▶ **What you need to do**: In the listing below, every line with the word "over" needs to be copied.

----

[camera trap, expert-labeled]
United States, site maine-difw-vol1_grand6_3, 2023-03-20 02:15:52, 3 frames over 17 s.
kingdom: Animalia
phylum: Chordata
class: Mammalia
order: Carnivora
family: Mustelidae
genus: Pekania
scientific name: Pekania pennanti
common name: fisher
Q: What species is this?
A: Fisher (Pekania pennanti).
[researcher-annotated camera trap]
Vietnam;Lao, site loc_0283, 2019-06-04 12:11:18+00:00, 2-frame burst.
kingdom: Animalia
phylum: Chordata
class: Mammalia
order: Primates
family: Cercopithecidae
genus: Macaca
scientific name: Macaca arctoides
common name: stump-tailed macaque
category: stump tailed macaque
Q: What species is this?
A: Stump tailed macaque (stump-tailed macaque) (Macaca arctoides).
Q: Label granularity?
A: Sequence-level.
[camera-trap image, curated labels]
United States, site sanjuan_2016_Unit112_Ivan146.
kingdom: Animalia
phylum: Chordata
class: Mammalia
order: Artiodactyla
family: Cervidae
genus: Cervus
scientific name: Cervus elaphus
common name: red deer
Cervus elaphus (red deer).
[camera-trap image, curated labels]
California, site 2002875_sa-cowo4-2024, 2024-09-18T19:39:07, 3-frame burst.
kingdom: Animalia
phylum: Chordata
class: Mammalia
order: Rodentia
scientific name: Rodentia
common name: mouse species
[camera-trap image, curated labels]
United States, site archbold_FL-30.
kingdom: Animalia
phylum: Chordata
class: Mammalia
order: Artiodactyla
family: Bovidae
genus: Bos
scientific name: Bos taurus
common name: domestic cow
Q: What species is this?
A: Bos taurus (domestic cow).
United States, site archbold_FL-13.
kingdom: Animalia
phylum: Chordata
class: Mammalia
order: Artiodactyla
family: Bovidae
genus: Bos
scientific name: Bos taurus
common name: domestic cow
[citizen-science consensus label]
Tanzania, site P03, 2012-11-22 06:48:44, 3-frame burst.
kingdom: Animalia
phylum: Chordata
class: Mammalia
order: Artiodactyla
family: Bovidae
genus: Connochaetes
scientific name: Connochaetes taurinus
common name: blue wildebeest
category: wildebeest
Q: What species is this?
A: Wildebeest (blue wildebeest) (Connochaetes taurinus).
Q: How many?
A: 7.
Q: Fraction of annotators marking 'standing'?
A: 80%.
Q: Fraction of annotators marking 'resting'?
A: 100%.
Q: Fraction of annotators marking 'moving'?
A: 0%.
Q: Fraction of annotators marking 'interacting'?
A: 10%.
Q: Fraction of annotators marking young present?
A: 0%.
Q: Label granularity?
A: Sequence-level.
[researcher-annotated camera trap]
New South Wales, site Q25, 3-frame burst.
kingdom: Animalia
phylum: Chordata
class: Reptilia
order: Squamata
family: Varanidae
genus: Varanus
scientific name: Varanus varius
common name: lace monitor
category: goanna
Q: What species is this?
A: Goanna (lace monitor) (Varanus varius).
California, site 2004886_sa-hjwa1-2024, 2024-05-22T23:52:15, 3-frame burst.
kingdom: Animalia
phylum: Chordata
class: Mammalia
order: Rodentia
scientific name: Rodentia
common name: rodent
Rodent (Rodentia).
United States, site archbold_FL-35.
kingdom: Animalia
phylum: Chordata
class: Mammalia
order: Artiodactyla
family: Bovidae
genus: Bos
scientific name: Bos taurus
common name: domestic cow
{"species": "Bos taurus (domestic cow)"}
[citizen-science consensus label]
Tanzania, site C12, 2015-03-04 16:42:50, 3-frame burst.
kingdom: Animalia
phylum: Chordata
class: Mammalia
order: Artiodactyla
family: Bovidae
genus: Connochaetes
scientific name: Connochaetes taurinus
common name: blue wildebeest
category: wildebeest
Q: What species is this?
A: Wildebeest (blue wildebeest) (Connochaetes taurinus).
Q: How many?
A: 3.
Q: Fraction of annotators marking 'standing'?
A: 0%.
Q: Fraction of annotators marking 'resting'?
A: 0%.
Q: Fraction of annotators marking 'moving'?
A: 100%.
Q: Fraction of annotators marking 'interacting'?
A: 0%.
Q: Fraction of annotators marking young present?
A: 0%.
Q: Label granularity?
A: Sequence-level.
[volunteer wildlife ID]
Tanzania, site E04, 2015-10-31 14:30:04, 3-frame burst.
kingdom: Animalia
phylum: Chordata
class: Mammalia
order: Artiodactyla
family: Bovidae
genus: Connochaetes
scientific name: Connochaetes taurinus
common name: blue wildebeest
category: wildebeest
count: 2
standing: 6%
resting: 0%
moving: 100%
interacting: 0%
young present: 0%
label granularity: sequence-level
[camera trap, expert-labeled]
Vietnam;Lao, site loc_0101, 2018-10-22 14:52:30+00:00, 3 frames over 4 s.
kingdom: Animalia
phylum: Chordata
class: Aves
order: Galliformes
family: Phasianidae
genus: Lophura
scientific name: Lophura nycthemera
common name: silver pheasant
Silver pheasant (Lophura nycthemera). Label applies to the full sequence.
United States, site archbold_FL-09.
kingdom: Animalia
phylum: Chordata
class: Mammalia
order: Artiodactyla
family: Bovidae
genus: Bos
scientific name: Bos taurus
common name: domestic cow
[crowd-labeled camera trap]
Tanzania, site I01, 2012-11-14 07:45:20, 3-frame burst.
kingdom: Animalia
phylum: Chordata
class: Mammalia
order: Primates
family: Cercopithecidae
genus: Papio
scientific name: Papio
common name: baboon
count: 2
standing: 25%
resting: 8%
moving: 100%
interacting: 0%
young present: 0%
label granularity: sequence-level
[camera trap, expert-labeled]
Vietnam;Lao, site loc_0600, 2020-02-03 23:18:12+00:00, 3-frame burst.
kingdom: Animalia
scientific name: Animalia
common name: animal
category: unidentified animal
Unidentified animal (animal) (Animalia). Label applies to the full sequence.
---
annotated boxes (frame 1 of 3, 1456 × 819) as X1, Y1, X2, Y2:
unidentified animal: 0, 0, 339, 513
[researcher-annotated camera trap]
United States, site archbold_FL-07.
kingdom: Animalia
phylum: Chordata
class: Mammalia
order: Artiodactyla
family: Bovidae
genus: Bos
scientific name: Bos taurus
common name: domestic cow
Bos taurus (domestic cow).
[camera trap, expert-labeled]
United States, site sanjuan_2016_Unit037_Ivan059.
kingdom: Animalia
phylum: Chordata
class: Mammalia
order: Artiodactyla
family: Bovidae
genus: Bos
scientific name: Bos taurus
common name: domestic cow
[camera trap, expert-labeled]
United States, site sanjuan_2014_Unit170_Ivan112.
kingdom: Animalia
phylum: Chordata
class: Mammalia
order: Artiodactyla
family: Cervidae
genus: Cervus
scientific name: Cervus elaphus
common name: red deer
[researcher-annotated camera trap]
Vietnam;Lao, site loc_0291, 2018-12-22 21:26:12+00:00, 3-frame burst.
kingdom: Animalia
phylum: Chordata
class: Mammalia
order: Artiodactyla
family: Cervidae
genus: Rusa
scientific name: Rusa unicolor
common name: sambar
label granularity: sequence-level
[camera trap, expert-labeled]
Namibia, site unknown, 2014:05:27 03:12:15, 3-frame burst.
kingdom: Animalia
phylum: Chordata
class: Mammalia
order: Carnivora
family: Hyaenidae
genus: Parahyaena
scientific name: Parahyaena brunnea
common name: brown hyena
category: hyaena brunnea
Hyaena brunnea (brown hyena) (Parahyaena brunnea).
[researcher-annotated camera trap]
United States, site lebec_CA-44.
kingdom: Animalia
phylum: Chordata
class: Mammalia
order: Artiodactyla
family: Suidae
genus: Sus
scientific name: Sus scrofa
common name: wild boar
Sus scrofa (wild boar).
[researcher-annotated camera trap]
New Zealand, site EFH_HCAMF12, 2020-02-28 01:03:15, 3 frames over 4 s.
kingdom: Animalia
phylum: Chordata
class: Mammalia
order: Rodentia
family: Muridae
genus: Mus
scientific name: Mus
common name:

----

▶ **Solution for this problem**:
United States, site maine-difw-vol1_grand6_3, 2023-03-20 02:15:52, 3 frames over 17 s.
Vietnam;Lao, site loc_0101, 2018-10-22 14:52:30+00:00, 3 frames over 4 s.
New Zealand, site EFH_HCAMF12, 2020-02-28 01:03:15, 3 frames over 4 s.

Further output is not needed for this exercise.